Restate word for word the entries below, starting with the line with "Photo of Investigan" and continuing through the line with "Krampus - Nostalgia". Include both of those lines and no others.

=== Available data ===

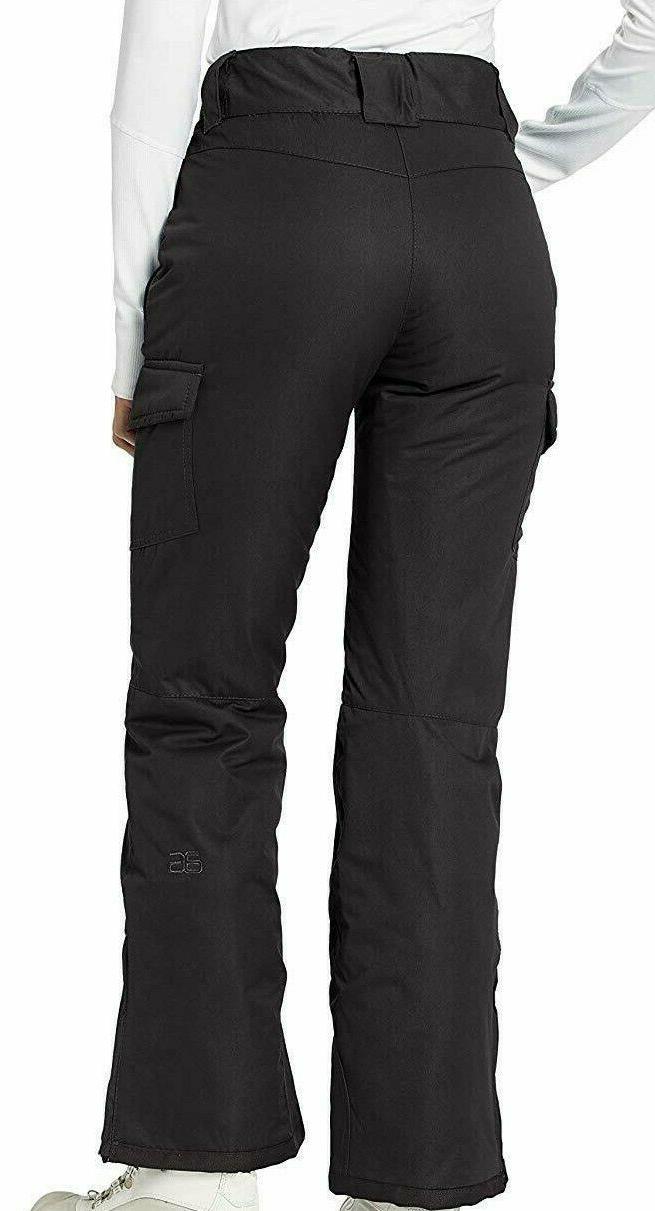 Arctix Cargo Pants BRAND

===
=== Available data ===

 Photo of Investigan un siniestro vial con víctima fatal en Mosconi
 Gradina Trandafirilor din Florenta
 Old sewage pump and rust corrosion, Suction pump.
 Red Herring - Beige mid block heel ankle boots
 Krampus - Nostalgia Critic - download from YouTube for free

===

Solution to this exercise:
 Photo of Investigan un siniestro vial con víctima fatal en Mosconi
 Gradina Trandafirilor din Florenta
 Old sewage pump and rust corrosion, Suction pump.
 Red Herring - Beige mid block heel ankle boots
 Krampus - Nostalgia Critic - download from YouTube for free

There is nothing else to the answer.